Start with the arts scene in Rhode Island, add some studies in English literature and human rights, season with architectural history, then add a generous helping of community involvement and development, and you have a recipe for Boston's new chief of arts and culture, Kara Elliott-Ortega MCP ’15.

The daughter of a Peruvian writer living in Providence, R.I., Elliott-Ortega spent a lot of time in community arts spaces and at the Rhode Island School of Design as a high school student. "I grew up with the arts and a lot of political art," she says. She studied English literature at the University of Chicago, but her minor in human rights proved to be more formative.
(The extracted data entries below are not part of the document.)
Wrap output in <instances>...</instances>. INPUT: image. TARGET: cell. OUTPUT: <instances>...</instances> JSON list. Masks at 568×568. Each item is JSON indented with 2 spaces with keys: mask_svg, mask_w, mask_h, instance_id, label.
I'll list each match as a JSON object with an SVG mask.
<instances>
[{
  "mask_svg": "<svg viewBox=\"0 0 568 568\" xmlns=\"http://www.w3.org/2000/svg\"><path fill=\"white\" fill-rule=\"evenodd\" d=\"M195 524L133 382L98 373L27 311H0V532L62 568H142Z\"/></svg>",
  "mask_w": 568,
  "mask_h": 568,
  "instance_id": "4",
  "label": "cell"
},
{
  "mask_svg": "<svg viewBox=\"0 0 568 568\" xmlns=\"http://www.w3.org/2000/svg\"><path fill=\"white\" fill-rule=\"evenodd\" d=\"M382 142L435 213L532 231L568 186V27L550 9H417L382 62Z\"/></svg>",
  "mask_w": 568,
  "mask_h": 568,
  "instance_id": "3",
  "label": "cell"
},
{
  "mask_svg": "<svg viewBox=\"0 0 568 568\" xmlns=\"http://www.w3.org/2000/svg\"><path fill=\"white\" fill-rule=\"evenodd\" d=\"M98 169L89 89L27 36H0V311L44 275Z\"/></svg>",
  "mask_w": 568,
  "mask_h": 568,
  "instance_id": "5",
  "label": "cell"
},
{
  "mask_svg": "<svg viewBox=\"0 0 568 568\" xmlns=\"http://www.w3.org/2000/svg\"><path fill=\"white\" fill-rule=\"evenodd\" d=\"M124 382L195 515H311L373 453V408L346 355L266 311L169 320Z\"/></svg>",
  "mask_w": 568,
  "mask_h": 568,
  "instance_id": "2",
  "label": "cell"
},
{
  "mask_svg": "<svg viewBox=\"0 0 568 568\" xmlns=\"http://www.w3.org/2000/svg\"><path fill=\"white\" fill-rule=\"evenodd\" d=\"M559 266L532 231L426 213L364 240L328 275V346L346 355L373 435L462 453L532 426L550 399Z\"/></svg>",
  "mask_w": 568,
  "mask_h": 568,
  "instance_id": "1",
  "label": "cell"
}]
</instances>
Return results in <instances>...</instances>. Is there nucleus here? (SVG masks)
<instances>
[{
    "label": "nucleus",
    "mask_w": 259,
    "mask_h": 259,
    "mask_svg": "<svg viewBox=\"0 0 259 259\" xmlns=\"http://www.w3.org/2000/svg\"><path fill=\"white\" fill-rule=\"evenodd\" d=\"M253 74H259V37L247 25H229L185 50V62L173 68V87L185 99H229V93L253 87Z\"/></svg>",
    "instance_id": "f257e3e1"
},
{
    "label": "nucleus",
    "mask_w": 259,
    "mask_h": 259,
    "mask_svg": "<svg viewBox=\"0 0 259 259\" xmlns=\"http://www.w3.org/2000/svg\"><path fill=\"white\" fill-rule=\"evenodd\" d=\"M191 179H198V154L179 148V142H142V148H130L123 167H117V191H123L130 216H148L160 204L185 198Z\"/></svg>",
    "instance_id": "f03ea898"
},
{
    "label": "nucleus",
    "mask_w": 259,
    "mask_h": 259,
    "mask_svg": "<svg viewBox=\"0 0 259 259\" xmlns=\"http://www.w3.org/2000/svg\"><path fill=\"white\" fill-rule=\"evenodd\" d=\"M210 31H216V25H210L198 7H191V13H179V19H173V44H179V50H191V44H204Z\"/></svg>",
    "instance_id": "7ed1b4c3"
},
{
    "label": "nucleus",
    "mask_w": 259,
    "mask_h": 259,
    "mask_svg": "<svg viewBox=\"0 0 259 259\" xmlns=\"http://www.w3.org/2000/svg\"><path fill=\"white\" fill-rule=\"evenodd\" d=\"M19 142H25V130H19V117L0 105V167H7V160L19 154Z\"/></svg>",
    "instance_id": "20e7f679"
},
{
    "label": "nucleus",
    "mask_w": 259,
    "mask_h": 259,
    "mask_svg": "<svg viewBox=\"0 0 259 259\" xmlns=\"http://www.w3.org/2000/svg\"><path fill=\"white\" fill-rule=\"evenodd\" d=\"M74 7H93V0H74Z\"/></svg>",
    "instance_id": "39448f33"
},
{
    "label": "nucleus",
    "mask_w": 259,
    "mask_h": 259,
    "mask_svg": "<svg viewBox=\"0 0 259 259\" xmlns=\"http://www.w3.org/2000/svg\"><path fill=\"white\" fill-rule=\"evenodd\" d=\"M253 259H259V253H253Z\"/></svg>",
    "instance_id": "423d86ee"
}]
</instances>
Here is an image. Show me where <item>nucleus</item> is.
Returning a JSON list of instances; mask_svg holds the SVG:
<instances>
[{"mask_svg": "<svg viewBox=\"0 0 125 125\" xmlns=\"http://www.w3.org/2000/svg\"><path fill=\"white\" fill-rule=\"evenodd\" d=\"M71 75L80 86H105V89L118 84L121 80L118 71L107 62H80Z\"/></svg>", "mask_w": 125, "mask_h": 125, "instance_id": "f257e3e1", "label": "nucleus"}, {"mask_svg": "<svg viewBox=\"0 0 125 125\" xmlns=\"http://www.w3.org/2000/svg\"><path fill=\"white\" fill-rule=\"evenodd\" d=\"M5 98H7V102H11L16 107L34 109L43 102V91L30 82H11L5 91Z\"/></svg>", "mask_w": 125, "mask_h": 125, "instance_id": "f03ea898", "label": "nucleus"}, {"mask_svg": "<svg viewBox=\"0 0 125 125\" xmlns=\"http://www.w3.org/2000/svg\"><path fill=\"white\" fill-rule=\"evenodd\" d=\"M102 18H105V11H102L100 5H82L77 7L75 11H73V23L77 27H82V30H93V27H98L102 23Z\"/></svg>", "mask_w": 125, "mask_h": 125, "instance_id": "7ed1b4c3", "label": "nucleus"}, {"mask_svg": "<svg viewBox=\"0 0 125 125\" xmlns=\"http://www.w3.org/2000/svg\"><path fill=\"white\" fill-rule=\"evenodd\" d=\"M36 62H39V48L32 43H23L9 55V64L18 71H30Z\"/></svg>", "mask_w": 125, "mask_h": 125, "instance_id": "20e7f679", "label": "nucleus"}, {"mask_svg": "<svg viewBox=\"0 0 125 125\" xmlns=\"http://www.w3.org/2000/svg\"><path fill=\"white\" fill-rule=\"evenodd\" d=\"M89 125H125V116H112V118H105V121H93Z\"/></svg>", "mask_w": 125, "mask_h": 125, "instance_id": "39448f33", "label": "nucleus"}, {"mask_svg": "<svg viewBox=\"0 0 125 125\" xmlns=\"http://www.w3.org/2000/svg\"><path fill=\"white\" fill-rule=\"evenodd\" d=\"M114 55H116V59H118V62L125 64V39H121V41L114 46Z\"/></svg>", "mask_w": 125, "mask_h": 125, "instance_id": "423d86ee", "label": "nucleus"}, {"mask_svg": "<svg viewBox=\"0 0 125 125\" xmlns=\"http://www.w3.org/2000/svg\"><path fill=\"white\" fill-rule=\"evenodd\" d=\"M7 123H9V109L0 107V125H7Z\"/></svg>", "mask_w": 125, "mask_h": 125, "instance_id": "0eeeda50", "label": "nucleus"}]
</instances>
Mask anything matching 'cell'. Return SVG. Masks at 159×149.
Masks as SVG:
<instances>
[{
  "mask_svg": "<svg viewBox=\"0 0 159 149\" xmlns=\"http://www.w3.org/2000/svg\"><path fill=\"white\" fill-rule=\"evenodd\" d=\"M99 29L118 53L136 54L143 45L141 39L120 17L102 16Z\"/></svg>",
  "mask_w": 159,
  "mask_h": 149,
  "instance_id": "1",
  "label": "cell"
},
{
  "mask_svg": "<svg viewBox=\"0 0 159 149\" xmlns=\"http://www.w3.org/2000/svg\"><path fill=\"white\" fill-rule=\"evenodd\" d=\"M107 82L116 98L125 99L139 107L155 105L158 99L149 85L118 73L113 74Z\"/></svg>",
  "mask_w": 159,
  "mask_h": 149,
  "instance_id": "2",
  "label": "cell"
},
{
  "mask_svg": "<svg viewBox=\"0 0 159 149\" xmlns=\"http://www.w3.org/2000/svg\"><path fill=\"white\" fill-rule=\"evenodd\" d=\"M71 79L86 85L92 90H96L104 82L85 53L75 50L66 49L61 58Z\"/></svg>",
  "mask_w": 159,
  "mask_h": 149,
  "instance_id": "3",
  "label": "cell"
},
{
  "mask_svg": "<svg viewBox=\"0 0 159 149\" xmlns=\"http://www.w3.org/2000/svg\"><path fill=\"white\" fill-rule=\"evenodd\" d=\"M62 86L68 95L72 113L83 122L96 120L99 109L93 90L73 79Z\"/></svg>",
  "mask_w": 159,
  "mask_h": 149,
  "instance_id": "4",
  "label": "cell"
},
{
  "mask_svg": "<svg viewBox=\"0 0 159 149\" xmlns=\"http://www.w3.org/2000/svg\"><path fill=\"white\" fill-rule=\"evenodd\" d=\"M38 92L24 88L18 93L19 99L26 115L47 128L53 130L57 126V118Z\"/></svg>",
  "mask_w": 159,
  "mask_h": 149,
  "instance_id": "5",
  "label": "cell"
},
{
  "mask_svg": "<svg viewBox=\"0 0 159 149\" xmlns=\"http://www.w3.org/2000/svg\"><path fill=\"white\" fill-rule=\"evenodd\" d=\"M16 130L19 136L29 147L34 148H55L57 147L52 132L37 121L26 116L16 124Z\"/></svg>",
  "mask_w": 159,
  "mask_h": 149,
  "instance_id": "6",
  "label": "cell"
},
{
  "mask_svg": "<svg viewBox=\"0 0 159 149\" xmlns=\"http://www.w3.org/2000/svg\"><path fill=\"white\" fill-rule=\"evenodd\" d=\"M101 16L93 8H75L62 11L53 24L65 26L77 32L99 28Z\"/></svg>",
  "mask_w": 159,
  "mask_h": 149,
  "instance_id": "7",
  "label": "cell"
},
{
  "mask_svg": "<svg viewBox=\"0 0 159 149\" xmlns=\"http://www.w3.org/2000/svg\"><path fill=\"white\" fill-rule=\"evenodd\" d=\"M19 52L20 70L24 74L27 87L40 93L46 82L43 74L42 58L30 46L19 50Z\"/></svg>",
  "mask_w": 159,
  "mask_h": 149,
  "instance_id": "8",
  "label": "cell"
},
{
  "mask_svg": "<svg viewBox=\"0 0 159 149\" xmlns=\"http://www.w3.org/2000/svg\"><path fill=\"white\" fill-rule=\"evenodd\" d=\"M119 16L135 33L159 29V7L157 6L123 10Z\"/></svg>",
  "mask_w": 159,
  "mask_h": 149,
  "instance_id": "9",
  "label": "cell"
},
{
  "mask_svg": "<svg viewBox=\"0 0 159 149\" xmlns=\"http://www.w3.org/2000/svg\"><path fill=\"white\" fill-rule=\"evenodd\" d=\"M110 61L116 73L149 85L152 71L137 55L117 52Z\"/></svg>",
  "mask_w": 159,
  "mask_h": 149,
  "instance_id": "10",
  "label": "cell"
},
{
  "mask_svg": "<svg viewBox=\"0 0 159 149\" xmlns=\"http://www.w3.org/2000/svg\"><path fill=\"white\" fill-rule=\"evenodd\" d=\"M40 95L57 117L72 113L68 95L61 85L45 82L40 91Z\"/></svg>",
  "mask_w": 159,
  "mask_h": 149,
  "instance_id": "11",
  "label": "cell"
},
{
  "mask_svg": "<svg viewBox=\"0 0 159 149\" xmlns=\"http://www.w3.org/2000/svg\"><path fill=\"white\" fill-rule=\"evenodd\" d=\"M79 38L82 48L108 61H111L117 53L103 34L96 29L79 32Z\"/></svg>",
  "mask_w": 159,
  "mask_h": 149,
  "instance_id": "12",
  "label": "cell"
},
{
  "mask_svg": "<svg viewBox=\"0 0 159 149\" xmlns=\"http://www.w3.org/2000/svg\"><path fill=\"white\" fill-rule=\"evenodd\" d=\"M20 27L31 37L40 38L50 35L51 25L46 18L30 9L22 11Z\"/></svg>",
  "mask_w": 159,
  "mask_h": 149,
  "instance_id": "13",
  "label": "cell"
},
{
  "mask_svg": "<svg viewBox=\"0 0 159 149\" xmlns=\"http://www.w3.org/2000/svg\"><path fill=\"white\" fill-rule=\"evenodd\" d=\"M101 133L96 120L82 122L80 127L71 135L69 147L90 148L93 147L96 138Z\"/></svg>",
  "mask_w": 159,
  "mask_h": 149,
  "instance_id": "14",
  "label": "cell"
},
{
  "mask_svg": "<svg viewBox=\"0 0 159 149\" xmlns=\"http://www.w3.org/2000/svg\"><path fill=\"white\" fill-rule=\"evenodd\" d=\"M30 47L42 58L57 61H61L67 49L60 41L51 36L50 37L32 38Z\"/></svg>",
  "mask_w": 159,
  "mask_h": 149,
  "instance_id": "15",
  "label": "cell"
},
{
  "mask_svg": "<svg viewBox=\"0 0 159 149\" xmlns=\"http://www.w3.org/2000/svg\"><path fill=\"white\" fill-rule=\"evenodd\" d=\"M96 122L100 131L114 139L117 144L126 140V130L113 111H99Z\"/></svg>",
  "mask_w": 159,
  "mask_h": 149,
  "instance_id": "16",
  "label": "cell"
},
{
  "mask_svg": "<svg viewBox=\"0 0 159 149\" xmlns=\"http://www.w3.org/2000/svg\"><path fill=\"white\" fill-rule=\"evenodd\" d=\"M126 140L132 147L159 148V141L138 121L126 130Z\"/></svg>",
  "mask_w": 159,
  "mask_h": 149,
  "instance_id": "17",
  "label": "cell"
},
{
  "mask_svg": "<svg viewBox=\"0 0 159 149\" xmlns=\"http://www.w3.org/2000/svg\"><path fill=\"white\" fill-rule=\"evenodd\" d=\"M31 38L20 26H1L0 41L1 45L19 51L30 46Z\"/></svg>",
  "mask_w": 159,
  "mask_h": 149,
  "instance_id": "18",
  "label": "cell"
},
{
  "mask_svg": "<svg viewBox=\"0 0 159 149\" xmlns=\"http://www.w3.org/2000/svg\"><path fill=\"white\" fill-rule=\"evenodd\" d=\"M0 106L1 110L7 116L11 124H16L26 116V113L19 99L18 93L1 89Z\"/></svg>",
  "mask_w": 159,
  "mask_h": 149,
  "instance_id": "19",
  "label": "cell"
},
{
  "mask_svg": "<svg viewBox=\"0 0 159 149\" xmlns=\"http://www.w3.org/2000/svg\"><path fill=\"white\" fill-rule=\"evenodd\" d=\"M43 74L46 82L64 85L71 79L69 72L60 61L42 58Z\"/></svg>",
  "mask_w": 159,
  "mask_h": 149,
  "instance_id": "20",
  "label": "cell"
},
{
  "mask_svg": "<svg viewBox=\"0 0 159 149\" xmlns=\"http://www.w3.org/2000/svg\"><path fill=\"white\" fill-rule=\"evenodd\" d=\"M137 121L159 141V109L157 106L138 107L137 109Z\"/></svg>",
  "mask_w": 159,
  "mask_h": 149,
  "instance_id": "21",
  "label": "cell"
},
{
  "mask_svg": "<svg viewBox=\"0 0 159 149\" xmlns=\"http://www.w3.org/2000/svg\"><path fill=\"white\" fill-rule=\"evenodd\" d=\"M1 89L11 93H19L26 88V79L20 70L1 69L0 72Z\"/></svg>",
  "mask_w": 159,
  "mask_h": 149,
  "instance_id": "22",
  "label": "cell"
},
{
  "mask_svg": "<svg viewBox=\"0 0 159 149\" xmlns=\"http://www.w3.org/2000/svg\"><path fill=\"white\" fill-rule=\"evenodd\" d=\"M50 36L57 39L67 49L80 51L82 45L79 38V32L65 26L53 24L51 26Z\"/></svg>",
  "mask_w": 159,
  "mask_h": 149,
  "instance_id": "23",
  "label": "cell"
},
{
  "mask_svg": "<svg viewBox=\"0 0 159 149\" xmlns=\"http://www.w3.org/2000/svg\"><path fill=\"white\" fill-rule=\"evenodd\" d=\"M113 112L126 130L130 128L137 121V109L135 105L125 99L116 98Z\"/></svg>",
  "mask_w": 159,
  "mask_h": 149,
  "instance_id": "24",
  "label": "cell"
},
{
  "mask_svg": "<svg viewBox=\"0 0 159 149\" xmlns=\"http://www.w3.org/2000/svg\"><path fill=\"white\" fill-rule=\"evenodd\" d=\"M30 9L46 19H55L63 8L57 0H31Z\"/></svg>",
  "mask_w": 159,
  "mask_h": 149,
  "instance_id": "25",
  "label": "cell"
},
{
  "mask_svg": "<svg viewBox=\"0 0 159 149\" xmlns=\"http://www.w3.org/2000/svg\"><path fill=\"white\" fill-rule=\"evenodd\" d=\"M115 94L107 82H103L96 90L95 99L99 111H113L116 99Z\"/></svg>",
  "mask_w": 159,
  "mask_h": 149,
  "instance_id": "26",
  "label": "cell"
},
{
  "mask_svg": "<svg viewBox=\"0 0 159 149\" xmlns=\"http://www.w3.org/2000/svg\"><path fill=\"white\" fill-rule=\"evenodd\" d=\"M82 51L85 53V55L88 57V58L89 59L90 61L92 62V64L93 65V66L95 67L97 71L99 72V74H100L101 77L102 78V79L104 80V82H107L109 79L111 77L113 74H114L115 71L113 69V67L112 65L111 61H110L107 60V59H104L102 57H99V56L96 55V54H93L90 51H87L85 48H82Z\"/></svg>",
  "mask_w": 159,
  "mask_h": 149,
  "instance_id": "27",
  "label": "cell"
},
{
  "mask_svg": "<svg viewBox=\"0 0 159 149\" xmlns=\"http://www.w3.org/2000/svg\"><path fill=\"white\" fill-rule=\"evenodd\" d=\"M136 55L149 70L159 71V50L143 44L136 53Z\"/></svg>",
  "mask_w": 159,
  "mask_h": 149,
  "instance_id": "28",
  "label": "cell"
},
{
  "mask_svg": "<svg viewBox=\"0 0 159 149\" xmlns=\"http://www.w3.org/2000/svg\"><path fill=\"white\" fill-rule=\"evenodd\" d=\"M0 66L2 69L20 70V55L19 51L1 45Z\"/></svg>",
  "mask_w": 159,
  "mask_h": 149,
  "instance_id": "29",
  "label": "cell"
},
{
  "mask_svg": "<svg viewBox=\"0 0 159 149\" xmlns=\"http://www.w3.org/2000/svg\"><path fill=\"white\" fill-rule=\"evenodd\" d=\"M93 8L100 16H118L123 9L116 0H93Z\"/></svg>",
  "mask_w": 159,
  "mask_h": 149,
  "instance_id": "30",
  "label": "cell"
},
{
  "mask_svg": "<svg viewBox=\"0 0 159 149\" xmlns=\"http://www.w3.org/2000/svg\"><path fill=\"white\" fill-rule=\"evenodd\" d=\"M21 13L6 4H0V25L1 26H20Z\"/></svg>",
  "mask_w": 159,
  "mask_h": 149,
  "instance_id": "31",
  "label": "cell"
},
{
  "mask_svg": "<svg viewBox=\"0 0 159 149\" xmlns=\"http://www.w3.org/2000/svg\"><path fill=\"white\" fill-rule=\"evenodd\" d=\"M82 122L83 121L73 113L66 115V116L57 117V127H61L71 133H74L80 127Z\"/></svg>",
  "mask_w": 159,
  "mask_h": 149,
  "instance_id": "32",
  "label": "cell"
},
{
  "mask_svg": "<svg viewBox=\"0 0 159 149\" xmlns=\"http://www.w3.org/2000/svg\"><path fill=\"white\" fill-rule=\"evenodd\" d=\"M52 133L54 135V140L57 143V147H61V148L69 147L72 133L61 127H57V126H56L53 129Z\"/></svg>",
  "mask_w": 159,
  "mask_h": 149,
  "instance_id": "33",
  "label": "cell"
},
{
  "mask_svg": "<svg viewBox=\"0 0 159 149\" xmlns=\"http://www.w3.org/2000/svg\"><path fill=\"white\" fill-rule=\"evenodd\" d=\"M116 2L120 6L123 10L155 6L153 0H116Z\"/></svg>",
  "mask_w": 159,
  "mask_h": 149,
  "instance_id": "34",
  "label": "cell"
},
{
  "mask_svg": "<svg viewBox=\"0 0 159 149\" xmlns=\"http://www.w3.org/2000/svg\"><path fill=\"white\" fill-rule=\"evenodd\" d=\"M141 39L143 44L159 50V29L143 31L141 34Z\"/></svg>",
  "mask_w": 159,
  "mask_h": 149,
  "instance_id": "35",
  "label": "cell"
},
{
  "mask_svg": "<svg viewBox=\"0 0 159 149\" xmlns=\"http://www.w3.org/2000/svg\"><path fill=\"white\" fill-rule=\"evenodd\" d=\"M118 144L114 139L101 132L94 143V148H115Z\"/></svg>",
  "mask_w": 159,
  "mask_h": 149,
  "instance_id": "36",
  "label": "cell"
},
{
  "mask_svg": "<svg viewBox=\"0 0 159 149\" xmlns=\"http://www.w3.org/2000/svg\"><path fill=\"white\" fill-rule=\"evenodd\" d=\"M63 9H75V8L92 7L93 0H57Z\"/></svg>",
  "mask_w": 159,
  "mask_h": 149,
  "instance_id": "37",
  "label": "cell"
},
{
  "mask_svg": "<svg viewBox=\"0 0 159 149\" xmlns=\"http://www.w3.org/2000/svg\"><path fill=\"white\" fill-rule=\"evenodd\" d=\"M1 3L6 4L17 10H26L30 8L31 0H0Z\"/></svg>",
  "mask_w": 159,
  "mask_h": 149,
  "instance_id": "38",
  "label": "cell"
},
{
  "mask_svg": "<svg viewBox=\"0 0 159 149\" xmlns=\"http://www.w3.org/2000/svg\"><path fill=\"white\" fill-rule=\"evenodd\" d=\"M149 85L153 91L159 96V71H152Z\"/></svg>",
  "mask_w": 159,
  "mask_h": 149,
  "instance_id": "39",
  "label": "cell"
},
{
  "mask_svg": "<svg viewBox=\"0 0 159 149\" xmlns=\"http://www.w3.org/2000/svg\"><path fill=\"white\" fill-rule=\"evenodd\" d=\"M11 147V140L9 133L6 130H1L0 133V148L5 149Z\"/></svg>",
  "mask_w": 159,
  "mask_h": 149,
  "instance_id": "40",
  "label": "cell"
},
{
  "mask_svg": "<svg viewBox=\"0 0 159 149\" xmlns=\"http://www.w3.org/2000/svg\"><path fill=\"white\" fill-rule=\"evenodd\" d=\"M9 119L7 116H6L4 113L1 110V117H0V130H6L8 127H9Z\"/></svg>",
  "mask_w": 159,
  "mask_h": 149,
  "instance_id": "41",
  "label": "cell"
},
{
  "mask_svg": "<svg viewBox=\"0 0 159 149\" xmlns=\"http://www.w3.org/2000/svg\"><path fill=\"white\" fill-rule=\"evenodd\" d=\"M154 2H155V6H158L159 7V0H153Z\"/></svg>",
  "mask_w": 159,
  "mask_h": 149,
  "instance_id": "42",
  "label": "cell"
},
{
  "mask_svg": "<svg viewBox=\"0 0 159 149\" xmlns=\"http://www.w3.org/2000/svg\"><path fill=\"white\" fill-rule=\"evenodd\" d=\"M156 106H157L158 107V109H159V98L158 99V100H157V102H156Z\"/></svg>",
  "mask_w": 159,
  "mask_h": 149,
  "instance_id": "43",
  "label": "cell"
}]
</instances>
Her fellowship at the Boggs Center to Nurture Community Leadership in Detroit, which was at the time deeply mired in a recession and unemployment, "was when I really put together city development, including the serious problems Detroit was facing, with opportunities for artists—which in some cases were aligned but often were in tension with a community's vision for its future," she says.

After a stint as media and communications editor for the Society of Architectural Historians, Elliott-Ortega came to MIT to earn her MCP degree and an urban design certificate. "I really loved my time at MIT," she says. "It was really fun for me because I got to be visual and creative, being around designers and architects and getting into arguments with them. It seemed like everyone came from amazing backgrounds and were collaborating with people outside the classroom."

At MIT, Elliott-Ortega worked with the Community Innovators Lab on a community ownership plan for Project Row Houses in Houston. For her thesis, she studied the impact of including urban designers in complex problem solving in the Rebuild by Design competition, which was launched by the Obama administration as a response to the devastation caused by Hurricane Sandy. On the side, she co-hosted a radio show, Megalopolis, on Boston’s WMBR, where she played music from a different American city each week—"kind of a nerdy planning/radio thing," she says.

Elliott-Ortega moved into her current cabinet-level role after almost three years as director of planning and policy for the Boston mayor's Office of Arts and Culture, where she helped produce Boston Creates, the city's first cultural plan. Her work today includes overseeing the city's Percent for Art program. Like similar programs at MIT and in other cities, it dedicates one percent of the budget for major construction projects to investments in public art. Another part of her portfolio is the Opportunity Fund, which makes grants of up to $1,000 to individual artists.

Elliott-Ortega hopes her efforts will help slow the squeeze on physical space for artists and cultural events. The city is in the midst of a commercial and residential building boom, "but we also need space for people to be loud and make a mess," she says. Another goal: fostering a greater appreciation of the city's artistic strengths. "There's this dominant narrative about Boston that focuses on the American Revolution and sports, but we need to encourage a much more diversified sense of what Boston culture is," she says.